→ What to do
Show every line in the listing below that contains the word "brick". Letter case matters.

--- BEGIN ---

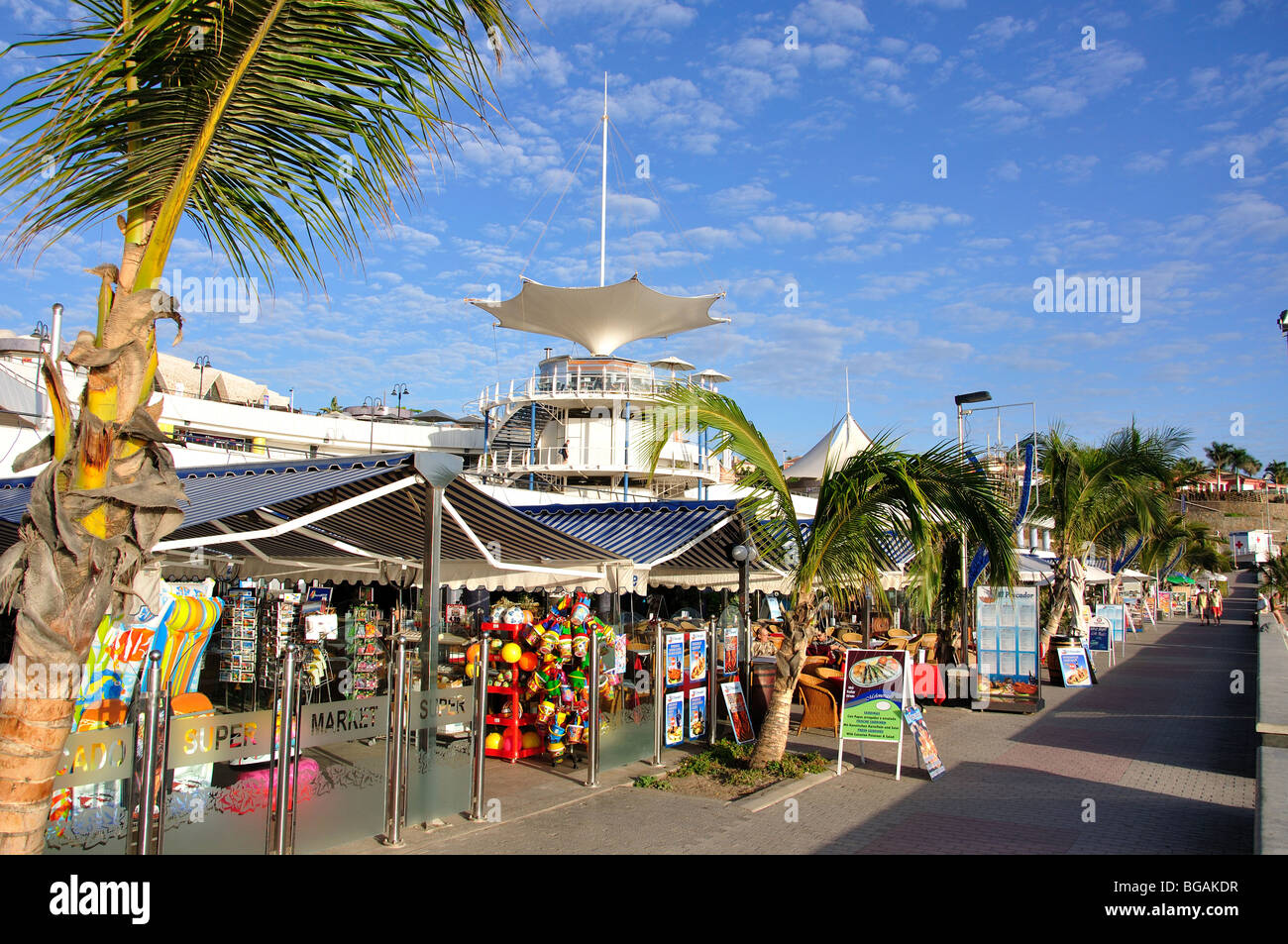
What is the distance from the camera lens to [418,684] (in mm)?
8031

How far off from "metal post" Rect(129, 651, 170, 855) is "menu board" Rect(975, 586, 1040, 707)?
12.9 metres

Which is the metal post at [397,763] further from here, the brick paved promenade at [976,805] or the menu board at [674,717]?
the menu board at [674,717]

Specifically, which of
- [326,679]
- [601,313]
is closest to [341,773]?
[326,679]

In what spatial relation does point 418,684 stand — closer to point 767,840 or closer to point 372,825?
point 372,825

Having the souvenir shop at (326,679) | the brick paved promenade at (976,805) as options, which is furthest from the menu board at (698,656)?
the brick paved promenade at (976,805)

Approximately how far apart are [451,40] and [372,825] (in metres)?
5.98

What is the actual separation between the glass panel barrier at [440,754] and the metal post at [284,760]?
3.97ft

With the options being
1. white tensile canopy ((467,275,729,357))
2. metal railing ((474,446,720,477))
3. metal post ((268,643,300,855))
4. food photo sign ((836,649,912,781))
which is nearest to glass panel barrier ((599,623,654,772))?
food photo sign ((836,649,912,781))

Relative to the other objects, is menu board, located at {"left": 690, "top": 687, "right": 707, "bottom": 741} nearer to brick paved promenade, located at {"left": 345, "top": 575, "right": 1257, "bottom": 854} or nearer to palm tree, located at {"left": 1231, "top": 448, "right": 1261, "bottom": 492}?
brick paved promenade, located at {"left": 345, "top": 575, "right": 1257, "bottom": 854}

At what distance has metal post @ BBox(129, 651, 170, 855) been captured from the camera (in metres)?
5.29

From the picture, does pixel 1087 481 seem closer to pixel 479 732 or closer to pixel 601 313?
pixel 479 732

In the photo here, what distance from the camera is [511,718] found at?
10555 mm

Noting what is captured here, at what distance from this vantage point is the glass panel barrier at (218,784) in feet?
18.5
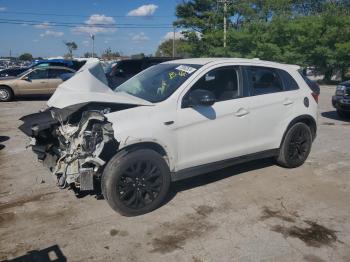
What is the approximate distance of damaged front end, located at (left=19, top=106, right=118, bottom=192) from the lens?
13.2ft

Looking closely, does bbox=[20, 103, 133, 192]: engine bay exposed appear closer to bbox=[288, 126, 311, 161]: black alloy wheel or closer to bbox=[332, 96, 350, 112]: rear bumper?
bbox=[288, 126, 311, 161]: black alloy wheel

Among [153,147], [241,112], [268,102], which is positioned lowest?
[153,147]

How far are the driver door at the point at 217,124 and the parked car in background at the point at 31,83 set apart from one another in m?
11.5

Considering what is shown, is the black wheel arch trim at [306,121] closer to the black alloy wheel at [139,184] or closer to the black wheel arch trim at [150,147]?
the black wheel arch trim at [150,147]

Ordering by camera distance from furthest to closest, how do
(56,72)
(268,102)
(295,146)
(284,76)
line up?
(56,72)
(295,146)
(284,76)
(268,102)

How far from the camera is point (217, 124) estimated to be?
483 cm

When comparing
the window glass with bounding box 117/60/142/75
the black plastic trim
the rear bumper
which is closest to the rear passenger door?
the black plastic trim

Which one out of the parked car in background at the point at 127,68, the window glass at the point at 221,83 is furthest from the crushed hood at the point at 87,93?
the parked car in background at the point at 127,68

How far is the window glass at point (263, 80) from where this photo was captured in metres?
5.33

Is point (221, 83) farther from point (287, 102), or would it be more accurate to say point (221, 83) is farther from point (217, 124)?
point (287, 102)

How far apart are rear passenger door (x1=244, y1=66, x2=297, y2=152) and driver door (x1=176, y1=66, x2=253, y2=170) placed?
15cm

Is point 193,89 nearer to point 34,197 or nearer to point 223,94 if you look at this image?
point 223,94

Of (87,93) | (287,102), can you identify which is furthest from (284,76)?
(87,93)

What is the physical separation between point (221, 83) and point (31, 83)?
40.1ft
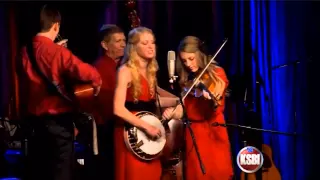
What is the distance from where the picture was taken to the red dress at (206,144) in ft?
15.5

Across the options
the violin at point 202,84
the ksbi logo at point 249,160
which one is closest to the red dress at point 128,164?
the violin at point 202,84

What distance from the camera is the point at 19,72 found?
435 centimetres

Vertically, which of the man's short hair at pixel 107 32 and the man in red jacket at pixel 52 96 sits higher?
the man's short hair at pixel 107 32

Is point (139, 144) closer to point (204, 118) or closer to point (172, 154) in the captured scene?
point (172, 154)

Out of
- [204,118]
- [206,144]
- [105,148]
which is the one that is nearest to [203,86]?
[204,118]

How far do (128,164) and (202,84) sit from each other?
93 centimetres

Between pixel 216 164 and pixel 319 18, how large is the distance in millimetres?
2238

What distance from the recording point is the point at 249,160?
200 inches

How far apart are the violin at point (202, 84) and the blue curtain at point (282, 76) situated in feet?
4.71

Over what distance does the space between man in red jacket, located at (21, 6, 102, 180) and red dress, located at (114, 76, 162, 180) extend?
35 centimetres

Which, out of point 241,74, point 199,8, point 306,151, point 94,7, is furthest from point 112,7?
point 306,151

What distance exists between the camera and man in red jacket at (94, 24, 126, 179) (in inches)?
183

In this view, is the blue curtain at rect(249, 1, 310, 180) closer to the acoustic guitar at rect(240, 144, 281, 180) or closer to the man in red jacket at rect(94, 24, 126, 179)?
the acoustic guitar at rect(240, 144, 281, 180)

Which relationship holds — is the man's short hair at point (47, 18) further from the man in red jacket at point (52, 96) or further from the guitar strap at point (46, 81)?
the guitar strap at point (46, 81)
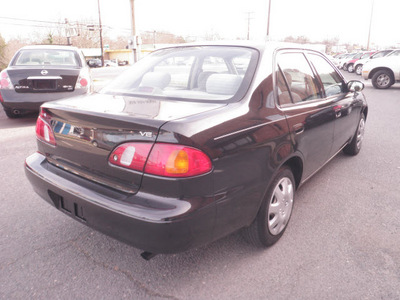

--- END ---

→ Expected answer
Which is the metal post at [397,763] further from here, the brick paved promenade at [976,805] or the menu board at [674,717]?
Having the souvenir shop at (326,679) | the brick paved promenade at (976,805) as options, which is furthest from the menu board at (698,656)?
the brick paved promenade at (976,805)
Relative to the other objects, is menu board, located at {"left": 690, "top": 687, "right": 707, "bottom": 741} nearer to brick paved promenade, located at {"left": 345, "top": 575, "right": 1257, "bottom": 854} or nearer to palm tree, located at {"left": 1231, "top": 448, "right": 1261, "bottom": 492}?
brick paved promenade, located at {"left": 345, "top": 575, "right": 1257, "bottom": 854}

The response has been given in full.